To evaluate the prevalence of 22q11.2 deletion syndrome within a set of newborns screening positive for low T-cell receptor excision circles (TRECs) by assessing a patient’s copy number of the TBX1 and/or HIRA genes, which are located in the 22q11.2 region.

This population evaluated 486 newborns born in Taiwan who were diagnosed with low TRECs (<90 copies per microliter) on the severe combined immunodeficiency newborn screening from February 2012 to January 2015.

The newborn screening dried blood spots from the 486 patients with TREC levels <90 copies per microliter were reassessed, and the spots underwent DNA extraction. The extract was then evaluated with quantitative real-time polymerase chain reaction to assess the copy number of TBX1 and/or HIRA genes. The patients with low copy number in both genes were retested 2 times to confirm the abnormal copy number. Then, those confirmed patients had their DNA re-extracted and assessed by multiplex ligation-dependent probe amplification. This series of testing confirmed 13 cases of 22q11.2 deletion syndrome.
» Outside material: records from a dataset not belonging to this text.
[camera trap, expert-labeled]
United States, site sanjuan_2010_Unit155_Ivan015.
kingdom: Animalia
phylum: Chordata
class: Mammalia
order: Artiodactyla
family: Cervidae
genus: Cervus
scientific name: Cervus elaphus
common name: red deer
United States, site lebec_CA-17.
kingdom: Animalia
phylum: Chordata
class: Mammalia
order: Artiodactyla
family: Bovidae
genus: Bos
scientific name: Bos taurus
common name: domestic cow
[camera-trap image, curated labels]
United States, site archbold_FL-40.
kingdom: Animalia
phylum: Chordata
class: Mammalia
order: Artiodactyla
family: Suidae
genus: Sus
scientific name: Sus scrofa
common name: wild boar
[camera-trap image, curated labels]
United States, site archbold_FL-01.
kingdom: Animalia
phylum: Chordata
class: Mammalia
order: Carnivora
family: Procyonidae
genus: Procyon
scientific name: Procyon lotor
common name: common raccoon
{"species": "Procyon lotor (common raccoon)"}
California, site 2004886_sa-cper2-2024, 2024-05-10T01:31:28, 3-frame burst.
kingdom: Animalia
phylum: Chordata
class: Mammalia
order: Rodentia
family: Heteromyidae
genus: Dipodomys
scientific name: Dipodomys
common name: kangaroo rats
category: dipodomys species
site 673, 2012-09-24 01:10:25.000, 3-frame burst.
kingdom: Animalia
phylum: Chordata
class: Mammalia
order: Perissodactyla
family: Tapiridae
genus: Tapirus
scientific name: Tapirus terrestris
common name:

The results of the study showed that ∼13 cases of 22q11.2 deletion syndrome were confirmed out of the 486 patients with TREC levels <90 copies per microliter. The rate of detection was 2.7% in the entire group of patients with low TRECs. However, the positive detection rate of 22q11.2 deletion syndrome was higher at 10.7% if the patient had <30 TRECs.

Investigators in this study showed that in a group of nearly 500 Taiwanese newborns with TREC levels <90 copies per microliter, they were able to detect patients with 22q11.2 deletion syndrome through the assessment of copy numbers of TBX1 and/or HIRA genes rather than full chromosomal microarray in 2.7% by using the previously collected dried blood spot.

This confirms that TREC newborn screening can be used to find a multitude of T-cell lymphopenia problems apart from severe combined immunodeficiency. Furthermore, genes of interest can be evaluated for copy number variation as a cost-effective second tier analysis of low TRECs to further delineate patients with 22q11.2 deletion syndrome.